EXERCISE OBJECTIVE
Write out again the entries from the first line to the line that includes "New Zealand, site EFH_HCAMH05, 2019-09-28", keeping both of those lines.

DATASET
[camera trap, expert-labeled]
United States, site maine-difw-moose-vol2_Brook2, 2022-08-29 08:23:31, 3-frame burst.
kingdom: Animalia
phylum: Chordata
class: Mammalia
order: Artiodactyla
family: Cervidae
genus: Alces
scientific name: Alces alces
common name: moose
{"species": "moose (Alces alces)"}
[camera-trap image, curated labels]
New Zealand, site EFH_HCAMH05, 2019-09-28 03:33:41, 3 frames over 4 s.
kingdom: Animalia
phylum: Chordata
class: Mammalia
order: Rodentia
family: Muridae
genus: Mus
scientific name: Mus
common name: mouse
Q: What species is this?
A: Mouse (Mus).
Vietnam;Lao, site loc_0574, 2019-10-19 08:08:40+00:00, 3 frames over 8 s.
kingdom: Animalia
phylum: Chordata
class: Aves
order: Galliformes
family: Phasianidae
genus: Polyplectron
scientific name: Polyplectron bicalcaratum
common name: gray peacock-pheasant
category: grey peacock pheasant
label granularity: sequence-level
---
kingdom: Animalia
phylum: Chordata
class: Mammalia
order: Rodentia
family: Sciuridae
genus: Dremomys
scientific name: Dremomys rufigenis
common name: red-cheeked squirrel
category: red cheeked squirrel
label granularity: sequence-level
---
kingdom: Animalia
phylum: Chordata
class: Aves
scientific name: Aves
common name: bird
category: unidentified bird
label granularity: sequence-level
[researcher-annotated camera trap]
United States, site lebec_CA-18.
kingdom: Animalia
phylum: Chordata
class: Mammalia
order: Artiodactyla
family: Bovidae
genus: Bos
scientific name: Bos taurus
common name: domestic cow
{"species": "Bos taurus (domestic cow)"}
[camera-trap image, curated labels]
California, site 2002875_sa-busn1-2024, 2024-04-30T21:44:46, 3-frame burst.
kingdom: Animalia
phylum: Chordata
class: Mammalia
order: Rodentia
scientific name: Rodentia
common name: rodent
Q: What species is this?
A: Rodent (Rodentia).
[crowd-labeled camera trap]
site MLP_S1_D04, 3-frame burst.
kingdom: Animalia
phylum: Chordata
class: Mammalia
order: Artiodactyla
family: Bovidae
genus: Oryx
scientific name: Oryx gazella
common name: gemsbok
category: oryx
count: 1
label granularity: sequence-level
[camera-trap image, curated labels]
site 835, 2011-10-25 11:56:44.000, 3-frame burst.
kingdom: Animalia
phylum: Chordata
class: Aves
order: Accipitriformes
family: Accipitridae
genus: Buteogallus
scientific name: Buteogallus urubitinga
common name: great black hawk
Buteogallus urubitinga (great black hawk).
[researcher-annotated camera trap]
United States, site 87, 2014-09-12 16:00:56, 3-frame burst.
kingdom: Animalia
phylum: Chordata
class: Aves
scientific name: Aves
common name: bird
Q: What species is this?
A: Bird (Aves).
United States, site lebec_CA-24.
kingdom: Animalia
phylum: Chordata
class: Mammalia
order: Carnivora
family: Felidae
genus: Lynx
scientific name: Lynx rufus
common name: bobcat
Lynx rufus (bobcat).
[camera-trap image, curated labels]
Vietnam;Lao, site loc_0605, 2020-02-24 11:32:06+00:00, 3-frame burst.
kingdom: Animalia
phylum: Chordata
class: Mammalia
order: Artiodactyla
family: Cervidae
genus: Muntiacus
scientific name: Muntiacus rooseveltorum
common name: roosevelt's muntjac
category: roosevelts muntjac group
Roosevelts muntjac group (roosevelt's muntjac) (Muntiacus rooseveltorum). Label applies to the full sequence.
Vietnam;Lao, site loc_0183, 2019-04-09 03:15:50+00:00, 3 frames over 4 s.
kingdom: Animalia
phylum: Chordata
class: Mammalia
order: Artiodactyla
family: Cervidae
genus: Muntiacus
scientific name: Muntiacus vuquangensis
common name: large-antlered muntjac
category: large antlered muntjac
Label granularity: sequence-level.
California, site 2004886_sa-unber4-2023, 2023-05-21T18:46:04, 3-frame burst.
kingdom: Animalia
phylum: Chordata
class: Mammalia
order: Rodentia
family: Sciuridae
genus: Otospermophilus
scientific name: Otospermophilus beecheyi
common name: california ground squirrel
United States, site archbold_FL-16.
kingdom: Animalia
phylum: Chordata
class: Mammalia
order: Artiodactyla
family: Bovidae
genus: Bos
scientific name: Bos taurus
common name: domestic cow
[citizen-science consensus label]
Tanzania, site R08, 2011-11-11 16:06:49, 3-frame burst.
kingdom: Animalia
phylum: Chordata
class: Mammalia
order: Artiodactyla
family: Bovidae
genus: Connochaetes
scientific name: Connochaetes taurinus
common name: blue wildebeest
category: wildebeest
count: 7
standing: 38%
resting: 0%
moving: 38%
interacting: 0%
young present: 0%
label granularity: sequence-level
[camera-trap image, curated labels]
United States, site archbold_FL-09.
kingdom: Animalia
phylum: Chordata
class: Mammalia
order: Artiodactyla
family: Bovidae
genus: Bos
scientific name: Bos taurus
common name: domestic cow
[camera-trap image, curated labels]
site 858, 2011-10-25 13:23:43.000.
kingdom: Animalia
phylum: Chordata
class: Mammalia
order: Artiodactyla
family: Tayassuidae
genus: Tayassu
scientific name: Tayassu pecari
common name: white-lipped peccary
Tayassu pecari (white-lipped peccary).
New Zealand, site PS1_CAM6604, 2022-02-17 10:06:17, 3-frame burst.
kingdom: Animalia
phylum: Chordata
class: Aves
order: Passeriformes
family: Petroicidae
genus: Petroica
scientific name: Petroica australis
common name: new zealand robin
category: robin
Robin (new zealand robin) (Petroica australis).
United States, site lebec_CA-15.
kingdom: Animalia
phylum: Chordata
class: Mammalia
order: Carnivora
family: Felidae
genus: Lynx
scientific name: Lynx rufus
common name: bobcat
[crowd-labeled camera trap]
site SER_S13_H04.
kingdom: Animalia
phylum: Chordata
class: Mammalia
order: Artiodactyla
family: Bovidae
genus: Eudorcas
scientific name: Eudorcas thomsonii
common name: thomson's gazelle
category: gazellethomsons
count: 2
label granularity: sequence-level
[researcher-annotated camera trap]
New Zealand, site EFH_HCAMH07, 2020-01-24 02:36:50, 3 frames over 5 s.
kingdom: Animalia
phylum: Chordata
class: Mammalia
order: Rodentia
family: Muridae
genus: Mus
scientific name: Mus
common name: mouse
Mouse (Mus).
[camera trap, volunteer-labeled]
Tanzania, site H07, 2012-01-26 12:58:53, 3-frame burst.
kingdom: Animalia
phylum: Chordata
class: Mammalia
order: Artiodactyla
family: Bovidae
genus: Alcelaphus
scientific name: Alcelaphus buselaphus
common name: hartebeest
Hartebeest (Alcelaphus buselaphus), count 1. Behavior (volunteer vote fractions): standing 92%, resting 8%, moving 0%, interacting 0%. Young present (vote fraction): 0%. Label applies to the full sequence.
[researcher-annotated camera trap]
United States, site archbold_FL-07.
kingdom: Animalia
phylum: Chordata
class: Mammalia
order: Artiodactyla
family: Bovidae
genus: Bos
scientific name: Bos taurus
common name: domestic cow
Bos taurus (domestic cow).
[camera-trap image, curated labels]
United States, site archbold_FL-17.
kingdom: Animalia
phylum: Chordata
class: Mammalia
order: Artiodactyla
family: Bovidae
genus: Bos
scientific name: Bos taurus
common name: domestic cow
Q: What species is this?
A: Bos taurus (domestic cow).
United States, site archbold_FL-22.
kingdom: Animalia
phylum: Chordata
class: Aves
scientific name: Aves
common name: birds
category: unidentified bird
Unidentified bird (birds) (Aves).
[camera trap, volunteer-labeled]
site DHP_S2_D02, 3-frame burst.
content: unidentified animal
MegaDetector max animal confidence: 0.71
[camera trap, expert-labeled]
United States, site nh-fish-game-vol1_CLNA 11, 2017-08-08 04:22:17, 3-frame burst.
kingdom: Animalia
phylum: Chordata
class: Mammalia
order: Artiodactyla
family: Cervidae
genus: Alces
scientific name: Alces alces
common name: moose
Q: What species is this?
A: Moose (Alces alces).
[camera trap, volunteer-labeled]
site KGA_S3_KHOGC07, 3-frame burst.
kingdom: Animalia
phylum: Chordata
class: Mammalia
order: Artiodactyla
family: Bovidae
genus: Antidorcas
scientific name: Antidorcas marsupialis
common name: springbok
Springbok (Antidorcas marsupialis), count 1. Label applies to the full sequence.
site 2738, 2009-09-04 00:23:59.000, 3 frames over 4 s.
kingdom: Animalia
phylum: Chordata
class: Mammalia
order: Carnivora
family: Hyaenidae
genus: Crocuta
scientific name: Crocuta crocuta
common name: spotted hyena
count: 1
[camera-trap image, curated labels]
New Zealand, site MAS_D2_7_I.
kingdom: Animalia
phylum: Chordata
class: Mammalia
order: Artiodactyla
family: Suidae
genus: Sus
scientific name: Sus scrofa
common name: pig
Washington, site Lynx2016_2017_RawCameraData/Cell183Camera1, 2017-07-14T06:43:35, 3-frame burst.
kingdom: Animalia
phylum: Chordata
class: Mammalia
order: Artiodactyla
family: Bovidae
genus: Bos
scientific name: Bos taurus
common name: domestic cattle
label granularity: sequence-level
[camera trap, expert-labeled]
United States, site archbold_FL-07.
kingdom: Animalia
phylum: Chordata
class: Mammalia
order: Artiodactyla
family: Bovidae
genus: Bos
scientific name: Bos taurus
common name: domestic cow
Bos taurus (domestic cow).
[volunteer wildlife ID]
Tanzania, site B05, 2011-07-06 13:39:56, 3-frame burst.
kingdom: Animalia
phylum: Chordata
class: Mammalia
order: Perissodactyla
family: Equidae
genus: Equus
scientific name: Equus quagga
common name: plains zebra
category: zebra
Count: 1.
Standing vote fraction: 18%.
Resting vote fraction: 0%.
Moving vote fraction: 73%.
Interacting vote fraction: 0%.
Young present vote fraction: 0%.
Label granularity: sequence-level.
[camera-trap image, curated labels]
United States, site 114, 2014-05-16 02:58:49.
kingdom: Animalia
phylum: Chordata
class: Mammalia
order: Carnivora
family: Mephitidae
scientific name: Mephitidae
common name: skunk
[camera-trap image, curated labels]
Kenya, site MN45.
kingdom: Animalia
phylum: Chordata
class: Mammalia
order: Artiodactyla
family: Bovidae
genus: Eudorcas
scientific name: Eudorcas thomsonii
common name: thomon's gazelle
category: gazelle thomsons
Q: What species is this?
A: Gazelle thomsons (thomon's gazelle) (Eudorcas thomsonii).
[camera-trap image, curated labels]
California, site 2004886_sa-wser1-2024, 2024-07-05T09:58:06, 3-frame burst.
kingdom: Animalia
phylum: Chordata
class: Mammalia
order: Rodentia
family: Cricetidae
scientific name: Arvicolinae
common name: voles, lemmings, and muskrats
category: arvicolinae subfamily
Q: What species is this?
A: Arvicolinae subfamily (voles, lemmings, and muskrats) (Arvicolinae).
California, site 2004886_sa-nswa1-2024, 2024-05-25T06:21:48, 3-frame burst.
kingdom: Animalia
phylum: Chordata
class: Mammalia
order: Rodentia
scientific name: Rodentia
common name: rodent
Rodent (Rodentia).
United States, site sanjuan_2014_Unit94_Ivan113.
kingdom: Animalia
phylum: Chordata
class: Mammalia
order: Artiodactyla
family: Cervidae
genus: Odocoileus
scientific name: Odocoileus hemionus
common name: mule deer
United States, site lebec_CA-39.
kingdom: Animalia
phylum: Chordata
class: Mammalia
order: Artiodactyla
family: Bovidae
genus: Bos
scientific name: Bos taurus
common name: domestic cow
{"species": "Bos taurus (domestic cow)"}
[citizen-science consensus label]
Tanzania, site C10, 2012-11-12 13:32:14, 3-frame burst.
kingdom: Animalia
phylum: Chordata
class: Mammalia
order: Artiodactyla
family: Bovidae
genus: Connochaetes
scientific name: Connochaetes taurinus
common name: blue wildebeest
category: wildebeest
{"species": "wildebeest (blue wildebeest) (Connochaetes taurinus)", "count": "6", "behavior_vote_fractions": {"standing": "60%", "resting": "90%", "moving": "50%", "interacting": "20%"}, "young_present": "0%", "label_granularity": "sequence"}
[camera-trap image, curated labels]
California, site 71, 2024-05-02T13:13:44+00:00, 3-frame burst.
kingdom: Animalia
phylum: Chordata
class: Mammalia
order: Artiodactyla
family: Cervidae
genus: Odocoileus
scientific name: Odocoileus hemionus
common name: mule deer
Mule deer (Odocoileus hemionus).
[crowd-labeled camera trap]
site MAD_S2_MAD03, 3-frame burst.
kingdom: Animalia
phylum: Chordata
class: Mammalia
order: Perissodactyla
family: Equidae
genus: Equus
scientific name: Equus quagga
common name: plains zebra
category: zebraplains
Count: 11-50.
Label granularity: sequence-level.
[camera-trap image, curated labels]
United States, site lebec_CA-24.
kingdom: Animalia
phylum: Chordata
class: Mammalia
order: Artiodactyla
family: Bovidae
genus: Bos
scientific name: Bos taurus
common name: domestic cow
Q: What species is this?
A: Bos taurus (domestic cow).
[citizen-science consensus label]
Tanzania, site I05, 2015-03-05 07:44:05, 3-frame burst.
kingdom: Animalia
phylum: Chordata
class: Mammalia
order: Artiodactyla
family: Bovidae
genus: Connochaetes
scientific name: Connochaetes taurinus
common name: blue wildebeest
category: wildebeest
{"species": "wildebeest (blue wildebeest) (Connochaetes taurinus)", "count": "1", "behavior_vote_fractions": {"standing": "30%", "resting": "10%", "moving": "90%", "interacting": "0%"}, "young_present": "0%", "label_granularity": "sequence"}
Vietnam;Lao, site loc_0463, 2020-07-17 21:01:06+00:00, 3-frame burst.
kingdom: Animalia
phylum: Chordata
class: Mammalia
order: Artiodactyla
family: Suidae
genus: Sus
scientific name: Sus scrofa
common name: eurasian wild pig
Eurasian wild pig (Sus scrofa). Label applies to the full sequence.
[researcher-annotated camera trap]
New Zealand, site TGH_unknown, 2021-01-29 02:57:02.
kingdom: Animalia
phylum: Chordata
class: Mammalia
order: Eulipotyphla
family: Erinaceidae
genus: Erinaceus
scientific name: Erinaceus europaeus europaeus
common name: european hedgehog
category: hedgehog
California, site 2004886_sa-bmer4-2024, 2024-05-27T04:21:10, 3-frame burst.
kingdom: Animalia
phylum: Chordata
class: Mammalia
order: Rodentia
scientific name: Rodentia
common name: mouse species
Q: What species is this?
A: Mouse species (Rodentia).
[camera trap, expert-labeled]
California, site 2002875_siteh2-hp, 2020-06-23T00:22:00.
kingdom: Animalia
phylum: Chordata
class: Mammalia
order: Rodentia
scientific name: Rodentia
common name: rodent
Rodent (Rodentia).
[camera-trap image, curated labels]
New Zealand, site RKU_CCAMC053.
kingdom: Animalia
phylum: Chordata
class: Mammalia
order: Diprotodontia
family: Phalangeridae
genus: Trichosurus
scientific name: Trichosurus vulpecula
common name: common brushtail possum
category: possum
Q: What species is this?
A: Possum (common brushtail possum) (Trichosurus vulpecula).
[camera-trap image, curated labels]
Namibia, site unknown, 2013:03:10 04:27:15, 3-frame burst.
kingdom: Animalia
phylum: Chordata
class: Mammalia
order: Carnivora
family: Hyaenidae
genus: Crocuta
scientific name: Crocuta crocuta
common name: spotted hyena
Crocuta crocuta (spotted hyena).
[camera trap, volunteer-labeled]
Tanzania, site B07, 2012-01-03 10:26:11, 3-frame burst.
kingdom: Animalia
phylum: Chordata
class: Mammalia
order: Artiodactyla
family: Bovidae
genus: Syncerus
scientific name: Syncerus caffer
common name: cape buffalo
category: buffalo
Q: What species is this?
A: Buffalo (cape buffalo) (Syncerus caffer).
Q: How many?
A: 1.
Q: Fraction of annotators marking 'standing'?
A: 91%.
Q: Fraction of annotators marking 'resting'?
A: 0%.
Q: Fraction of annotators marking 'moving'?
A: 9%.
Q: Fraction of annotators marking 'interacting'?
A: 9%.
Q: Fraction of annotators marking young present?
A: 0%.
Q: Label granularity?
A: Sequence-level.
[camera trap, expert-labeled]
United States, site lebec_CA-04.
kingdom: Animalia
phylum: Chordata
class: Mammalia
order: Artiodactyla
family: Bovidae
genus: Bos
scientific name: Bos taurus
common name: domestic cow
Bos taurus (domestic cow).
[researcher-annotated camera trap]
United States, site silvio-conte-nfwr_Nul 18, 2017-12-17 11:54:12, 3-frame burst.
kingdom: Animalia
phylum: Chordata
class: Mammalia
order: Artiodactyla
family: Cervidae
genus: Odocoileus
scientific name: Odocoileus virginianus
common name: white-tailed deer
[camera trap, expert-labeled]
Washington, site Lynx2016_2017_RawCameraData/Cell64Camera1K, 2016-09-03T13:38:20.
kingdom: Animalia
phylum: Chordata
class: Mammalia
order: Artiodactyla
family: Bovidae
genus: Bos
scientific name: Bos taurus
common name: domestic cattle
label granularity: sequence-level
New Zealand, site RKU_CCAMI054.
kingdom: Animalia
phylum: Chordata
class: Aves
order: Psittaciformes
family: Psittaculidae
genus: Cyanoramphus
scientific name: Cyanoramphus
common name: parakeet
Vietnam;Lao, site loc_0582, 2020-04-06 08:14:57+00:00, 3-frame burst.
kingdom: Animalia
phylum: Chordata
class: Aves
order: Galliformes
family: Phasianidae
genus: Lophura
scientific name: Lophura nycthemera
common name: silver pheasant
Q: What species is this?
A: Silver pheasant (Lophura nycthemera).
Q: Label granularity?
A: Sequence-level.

TASK RESPONSE
[camera trap, expert-labeled]
United States, site maine-difw-moose-vol2_Brook2, 2022-08-29 08:23:31, 3-frame burst.
kingdom: Animalia
phylum: Chordata
class: Mammalia
order: Artiodactyla
family: Cervidae
genus: Alces
scientific name: Alces alces
common name: moose
{"species": "moose (Alces alces)"}
[camera-trap image, curated labels]
New Zealand, site EFH_HCAMH05, 2019-09-28 03:33:41, 3 frames over 4 s.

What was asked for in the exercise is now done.